WORK INSTRUCTION —
Starting at the line with "phylum: Chordata", set down each line of the entries below through the last one, exactly as it stands.

⟨

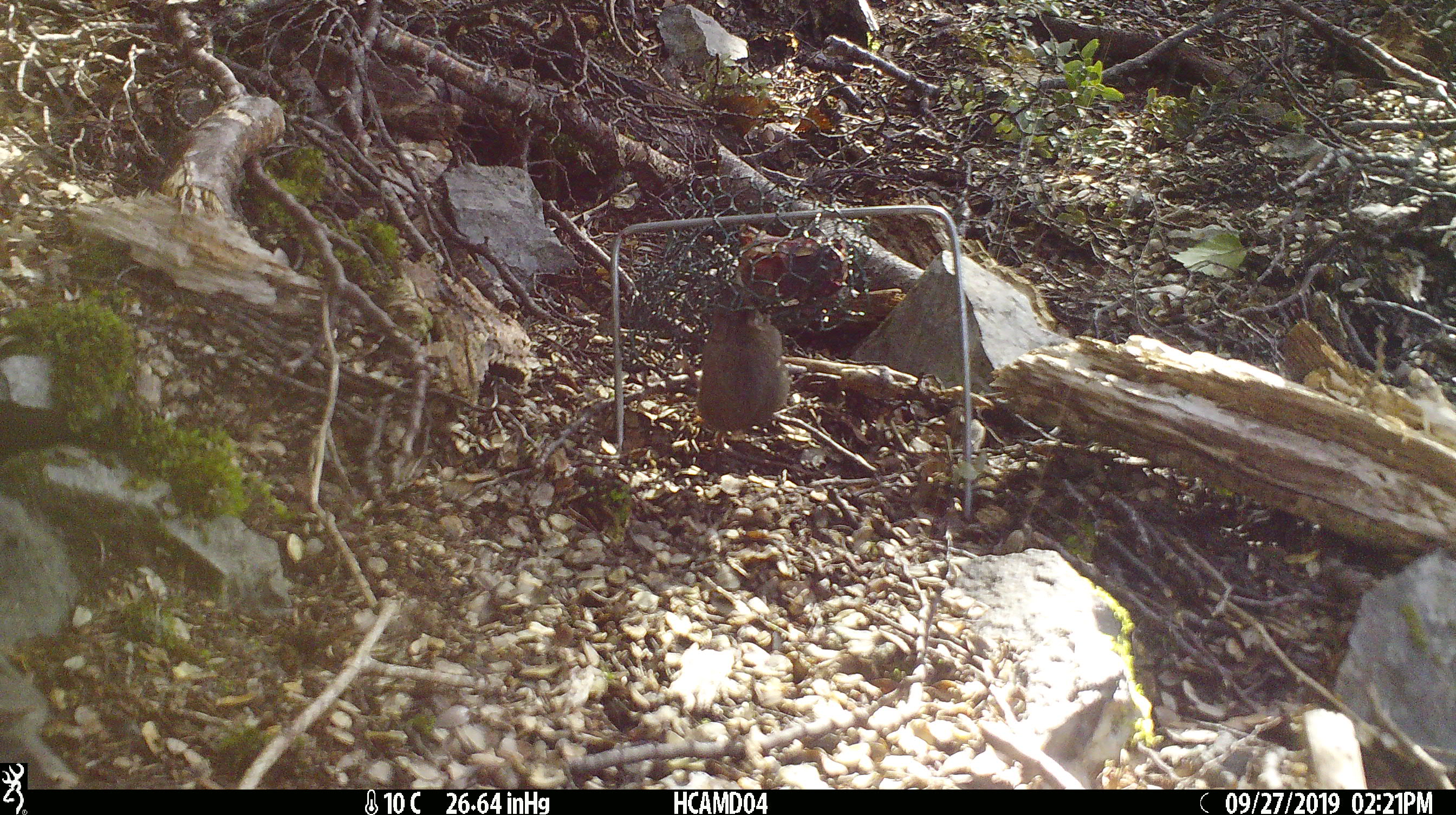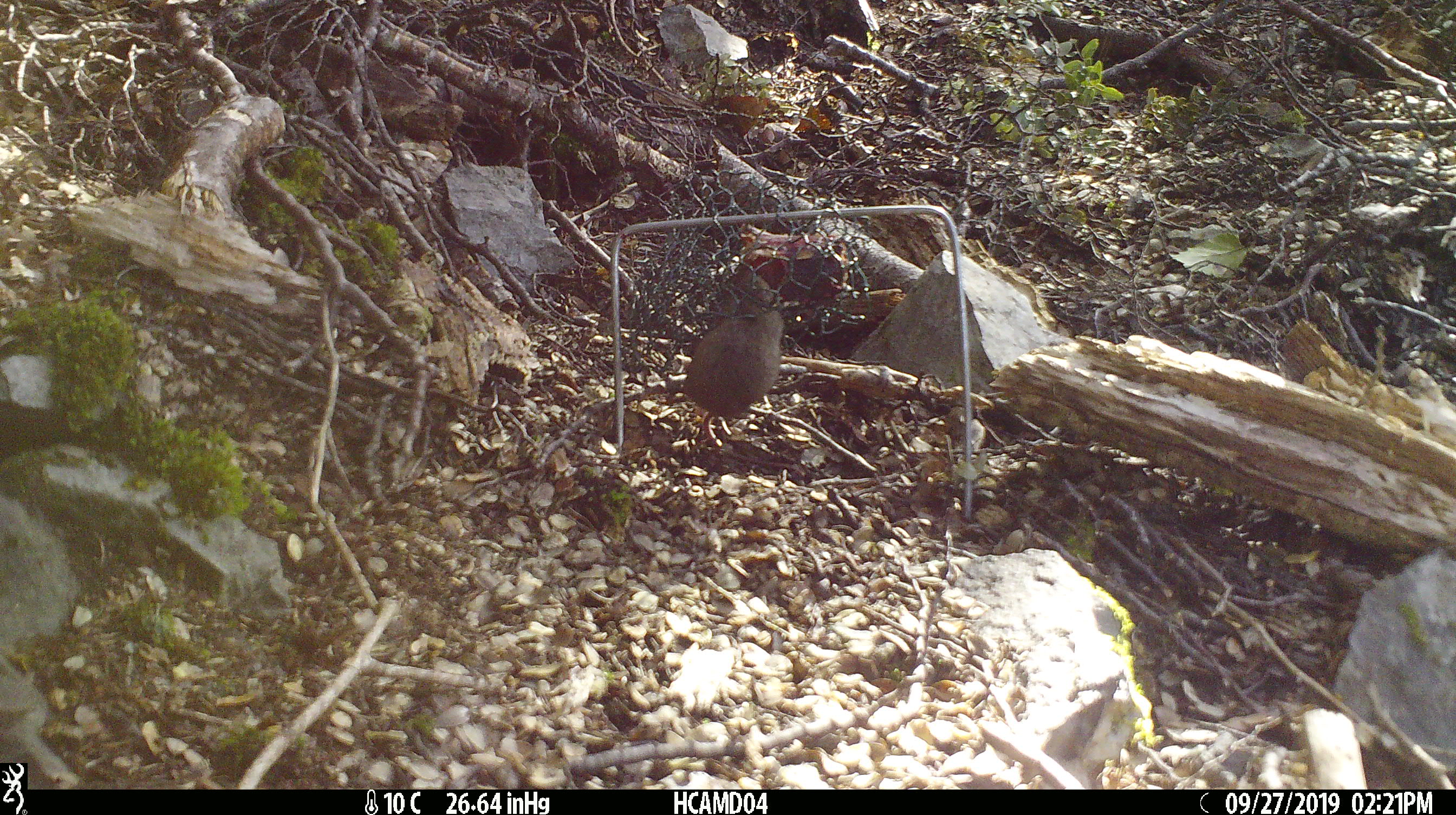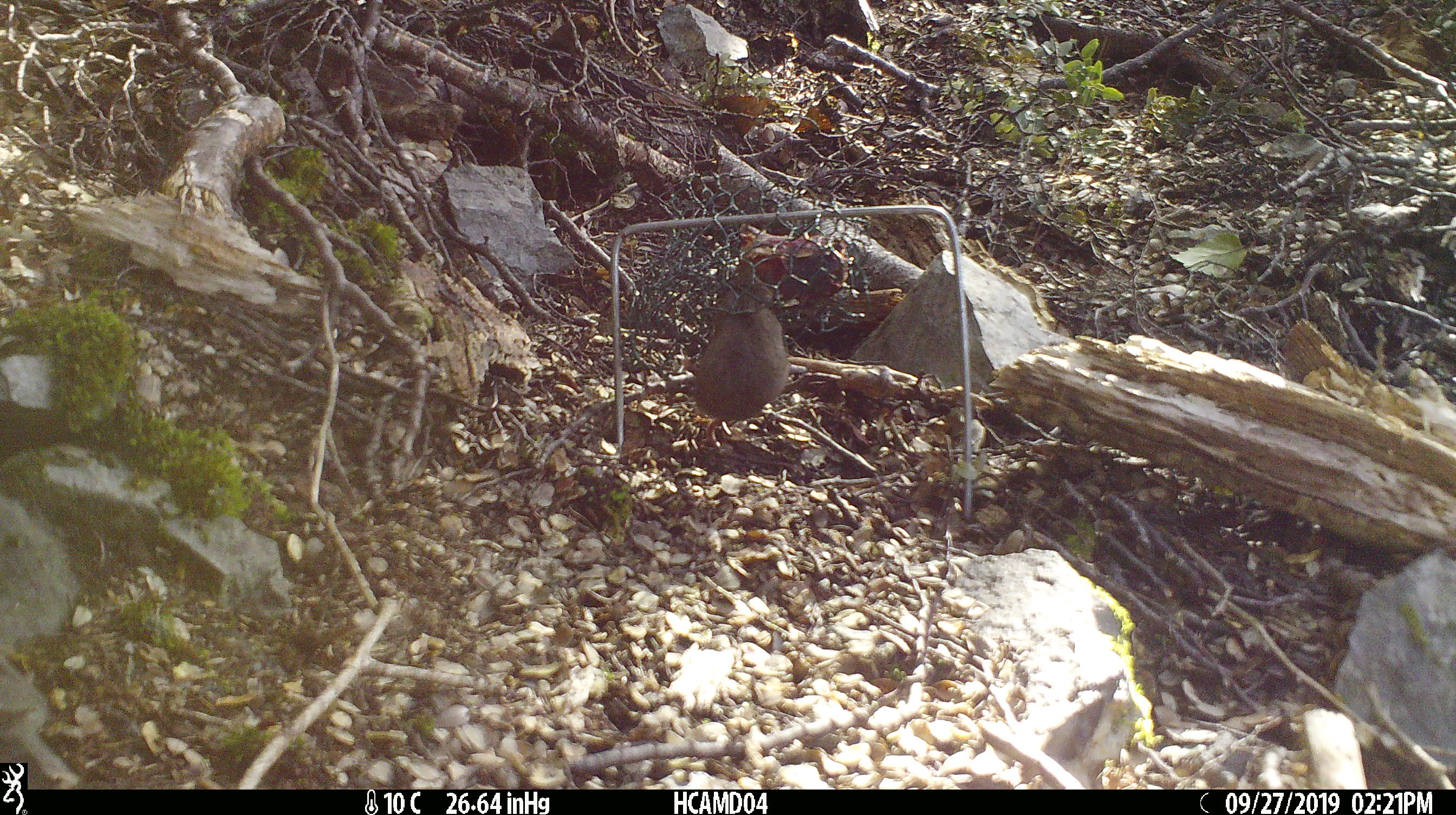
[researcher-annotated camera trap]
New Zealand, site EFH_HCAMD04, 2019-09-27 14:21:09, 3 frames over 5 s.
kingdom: Animalia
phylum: Chordata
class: Mammalia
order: Rodentia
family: Muridae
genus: Mus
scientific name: Mus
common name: mouse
Mouse (Mus).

⟩

COMPLETED EXERCISE —
phylum: Chordata
class: Mammalia
order: Rodentia
family: Muridae
genus: Mus
scientific name: Mus
common name: mouse
Mouse (Mus).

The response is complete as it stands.